### Quoted passage
──────────
Development team of the NKI EPID robot arm for Philips/Elekta accelerators (see also "Development EPID" in 1986). Standing left to right: Henk van der Gugten (Radiotherapy Dept. NKI, project leader), Leo de Mooy (Head Instrument Workshop, Radiotherapy Dept. NKI), Taco Richards and Michael Limburg (Polytechnical College graduates working through Engineering Office HATEC).Seated: Jaap Keijzer and Micha Paalman (instrument makers, Radiotherapy Dept. NKI).
After the takeover of Asea Brown Boveri (ABB) Radiotherapy by Varian in the 1990's, the development of the NKI EPID by the Swiss imaging group is continued. A robot arm is designed with which the cassette with the image detector can be placed in the radiation beam and can be folded out of the way. The construction is designed for fitting to a Varian accelerator. The set-up range of the robot arm is too small to apply this to the larger accelerators of Philips/Elekta and BBC/ABB in the Netherlands Cancer Institute (NKI). Also, the Varian arm with the necessary adaptation to the Philips accelerator weighs 300 kg while a maximum of 90 kg is allowed by Philips.
──────────
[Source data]
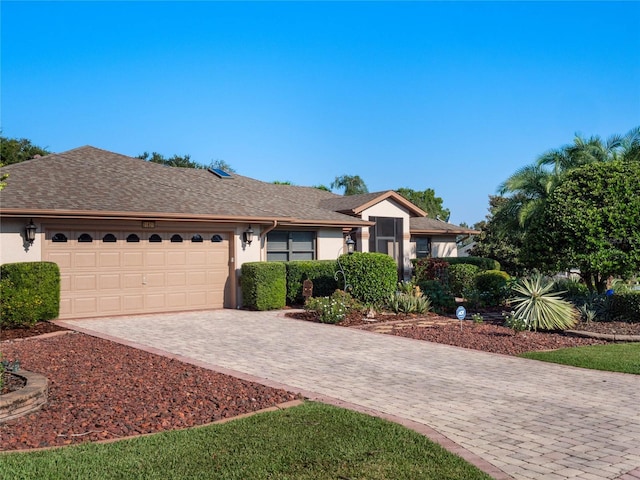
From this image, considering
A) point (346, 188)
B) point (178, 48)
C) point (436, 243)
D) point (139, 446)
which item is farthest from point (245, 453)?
point (346, 188)

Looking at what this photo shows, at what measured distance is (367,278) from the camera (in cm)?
1605

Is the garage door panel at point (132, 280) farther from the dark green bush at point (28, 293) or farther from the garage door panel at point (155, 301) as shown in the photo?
the dark green bush at point (28, 293)

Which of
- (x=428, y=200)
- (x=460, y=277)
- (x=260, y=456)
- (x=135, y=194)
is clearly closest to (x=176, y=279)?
(x=135, y=194)

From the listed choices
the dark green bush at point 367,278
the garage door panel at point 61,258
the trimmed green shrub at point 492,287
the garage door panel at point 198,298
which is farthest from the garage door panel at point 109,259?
the trimmed green shrub at point 492,287

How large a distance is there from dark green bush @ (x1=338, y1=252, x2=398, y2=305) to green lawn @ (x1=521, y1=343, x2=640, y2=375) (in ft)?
20.4

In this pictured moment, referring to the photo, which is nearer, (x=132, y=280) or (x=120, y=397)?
(x=120, y=397)

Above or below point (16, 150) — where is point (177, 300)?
below

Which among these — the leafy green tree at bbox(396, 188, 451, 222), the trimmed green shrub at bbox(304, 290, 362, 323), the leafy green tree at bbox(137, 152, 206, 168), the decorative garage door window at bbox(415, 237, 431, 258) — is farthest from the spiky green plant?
the leafy green tree at bbox(396, 188, 451, 222)

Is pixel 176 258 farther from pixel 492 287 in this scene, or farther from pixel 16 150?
pixel 16 150

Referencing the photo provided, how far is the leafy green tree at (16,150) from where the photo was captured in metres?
33.7

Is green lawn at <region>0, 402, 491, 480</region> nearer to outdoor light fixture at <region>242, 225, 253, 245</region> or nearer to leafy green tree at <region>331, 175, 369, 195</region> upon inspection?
outdoor light fixture at <region>242, 225, 253, 245</region>

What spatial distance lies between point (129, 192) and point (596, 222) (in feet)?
42.9

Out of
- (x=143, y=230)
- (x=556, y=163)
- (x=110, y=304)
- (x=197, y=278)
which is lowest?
(x=110, y=304)

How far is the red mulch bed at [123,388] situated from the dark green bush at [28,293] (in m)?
0.55
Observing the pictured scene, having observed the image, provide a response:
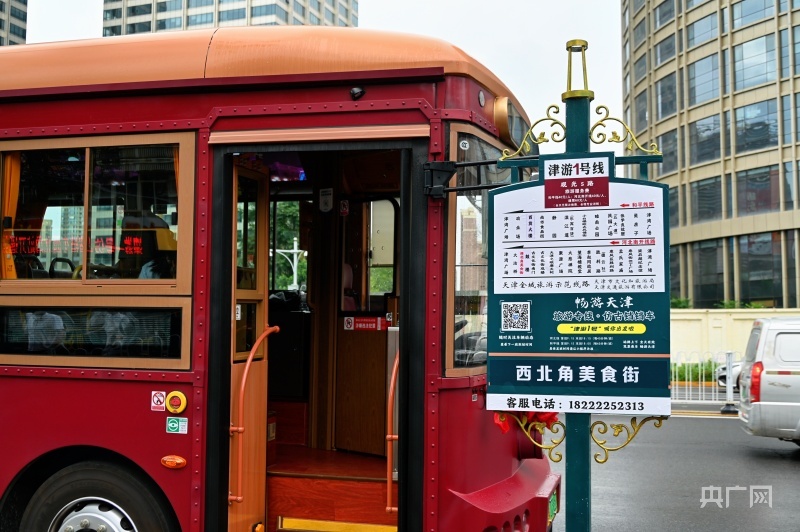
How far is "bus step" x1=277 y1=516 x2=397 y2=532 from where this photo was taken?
14.8 feet

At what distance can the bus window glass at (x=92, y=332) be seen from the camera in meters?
4.28

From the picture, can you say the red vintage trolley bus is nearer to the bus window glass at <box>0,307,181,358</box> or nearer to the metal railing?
the bus window glass at <box>0,307,181,358</box>

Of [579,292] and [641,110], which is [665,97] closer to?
[641,110]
──────────
### Work instruction 1
Answer these questions from the passage on the NKI EPID robot arm:
(a) Who is named as project leader of the development team?
(b) Which company took over Asea Brown Boveri (ABB) Radiotherapy?
(c) What is the maximum weight Philips allows?
### Work instruction 2
Duplicate the part of the passage on the NKI EPID robot arm that opens with the words containing "Development team of" and closes with "Radiotherapy Dept. NKI).".

### Exercise result 1
(a) Henk van der Gugten
(b) Varian
(c) 90 kg

### Exercise result 2
Development team of the NKI EPID robot arm for Philips/Elekta accelerators (see also "Development EPID" in 1986). Standing left to right: Henk van der Gugten (Radiotherapy Dept. NKI, project leader), Leo de Mooy (Head Instrument Workshop, Radiotherapy Dept. NKI), Taco Richards and Michael Limburg (Polytechnical College graduates working through Engineering Office HATEC).Seated: Jaap Keijzer and Micha Paalman (instrument makers, Radiotherapy Dept. NKI).